» ABOUT THIS TASK:
Which lines in the records below include the word "United"? Report each of them in full.

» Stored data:
+ + + + +

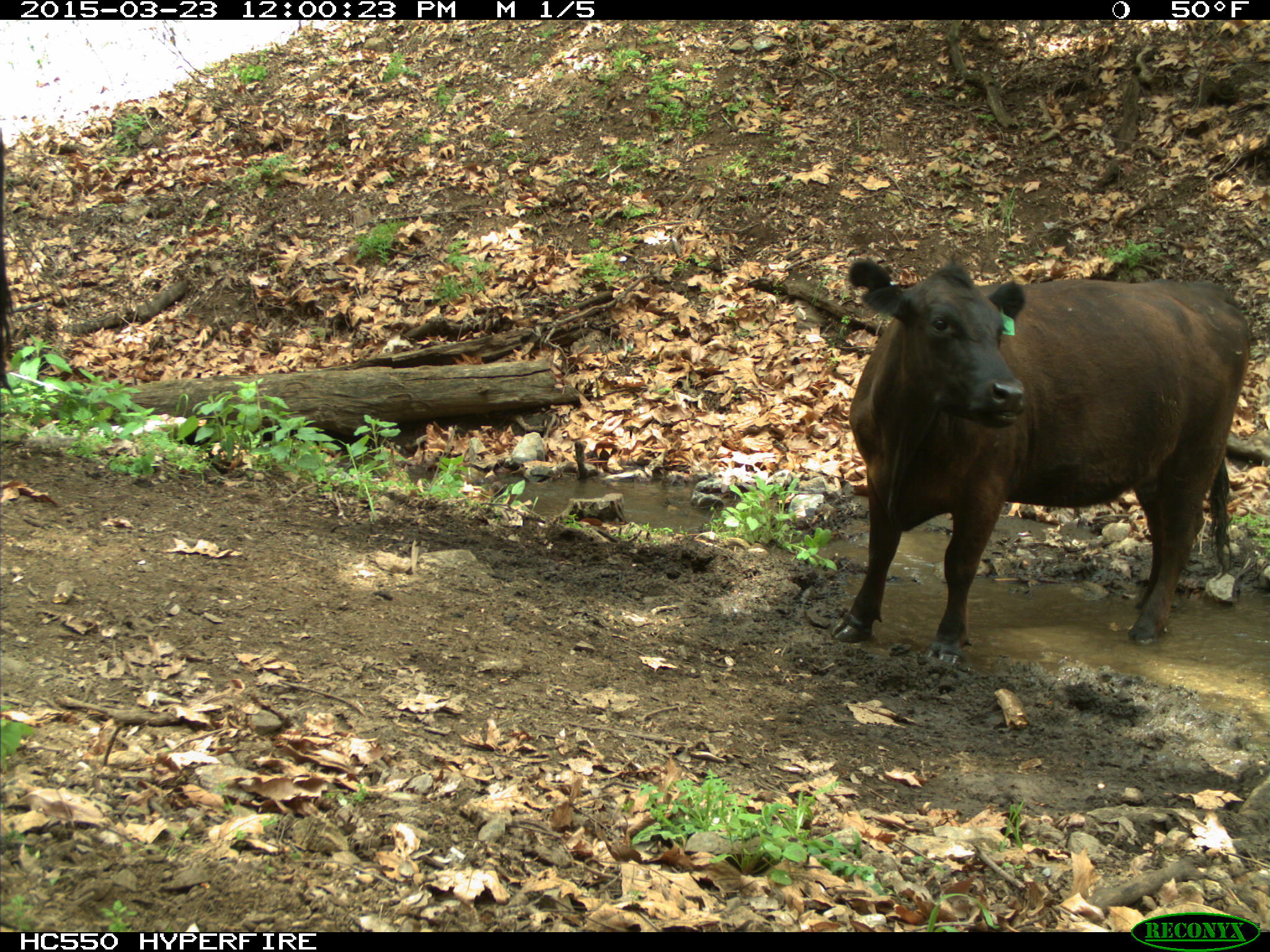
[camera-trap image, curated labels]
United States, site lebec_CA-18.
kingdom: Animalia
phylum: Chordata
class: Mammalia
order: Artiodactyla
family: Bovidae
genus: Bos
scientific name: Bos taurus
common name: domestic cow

+ + + + +

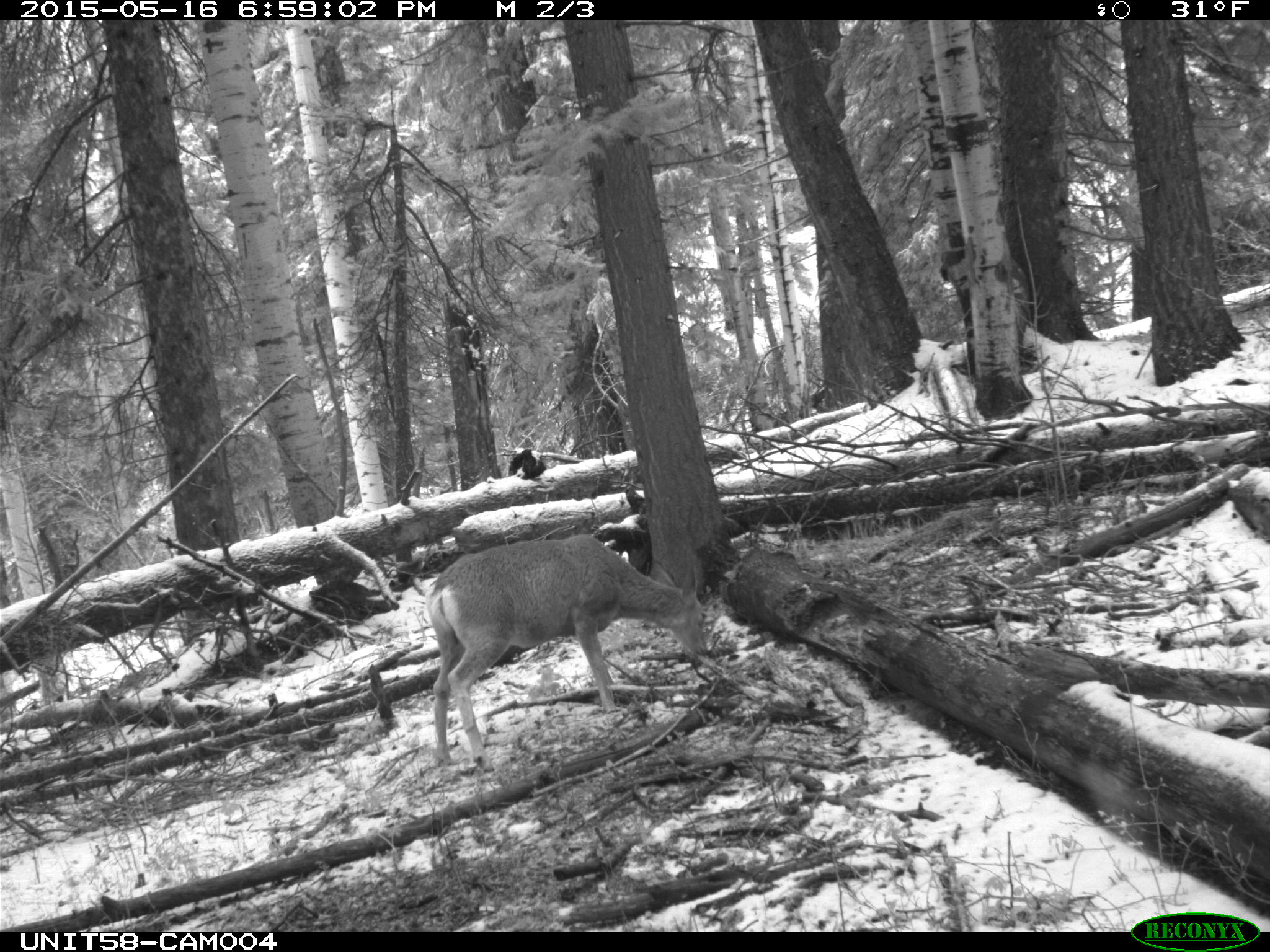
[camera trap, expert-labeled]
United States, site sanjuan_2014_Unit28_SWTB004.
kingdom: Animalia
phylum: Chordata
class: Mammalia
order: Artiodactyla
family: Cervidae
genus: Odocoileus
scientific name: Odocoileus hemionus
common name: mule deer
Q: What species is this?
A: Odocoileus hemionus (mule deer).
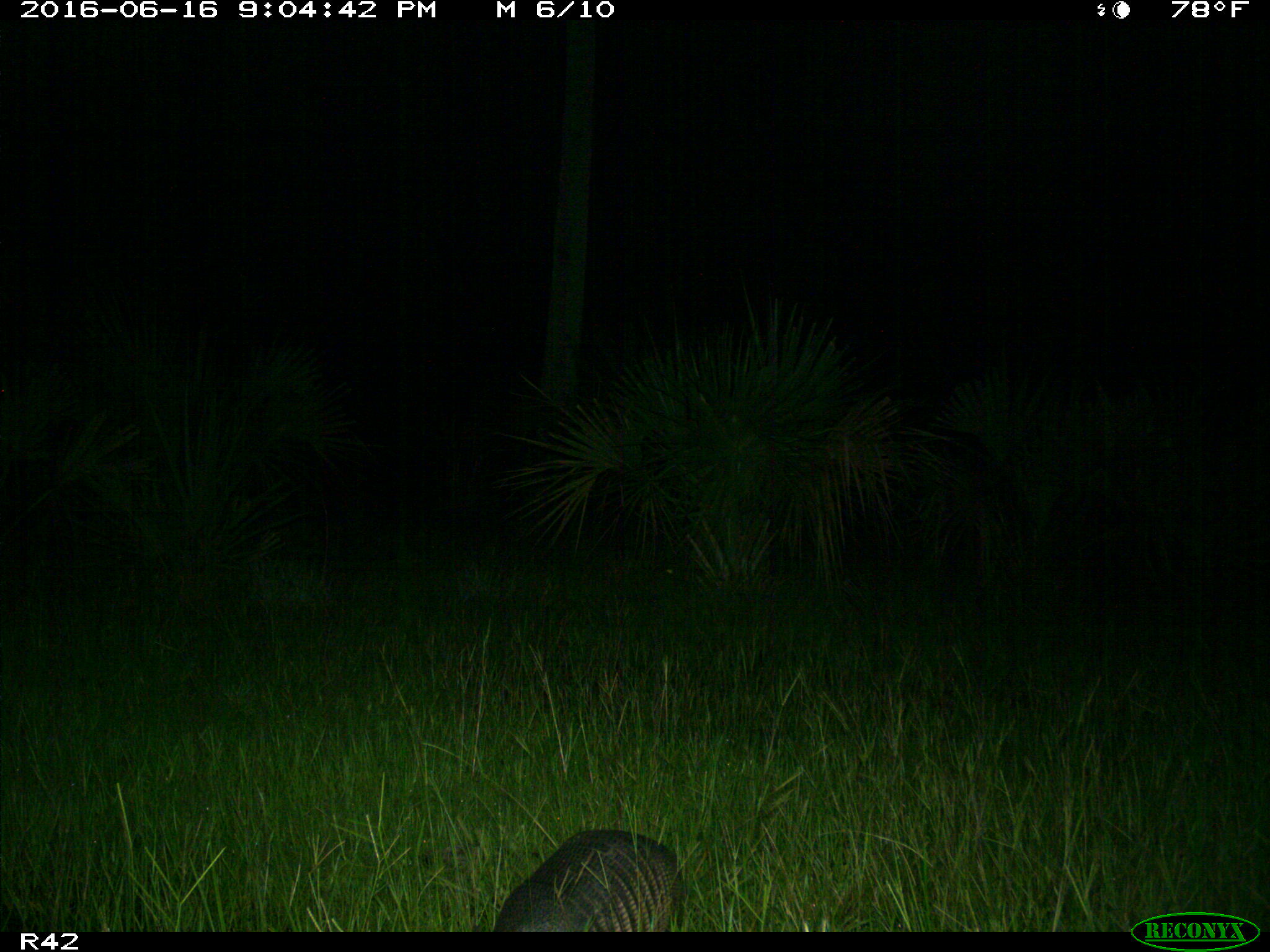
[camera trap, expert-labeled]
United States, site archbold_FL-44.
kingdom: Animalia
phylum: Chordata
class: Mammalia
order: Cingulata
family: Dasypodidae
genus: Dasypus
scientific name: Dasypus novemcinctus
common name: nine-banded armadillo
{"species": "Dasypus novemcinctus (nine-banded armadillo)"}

+ + + + +

» FINISHED EXERCISE:
United States, site lebec_CA-18.
United States, site sanjuan_2014_Unit28_SWTB004.
United States, site archbold_FL-44.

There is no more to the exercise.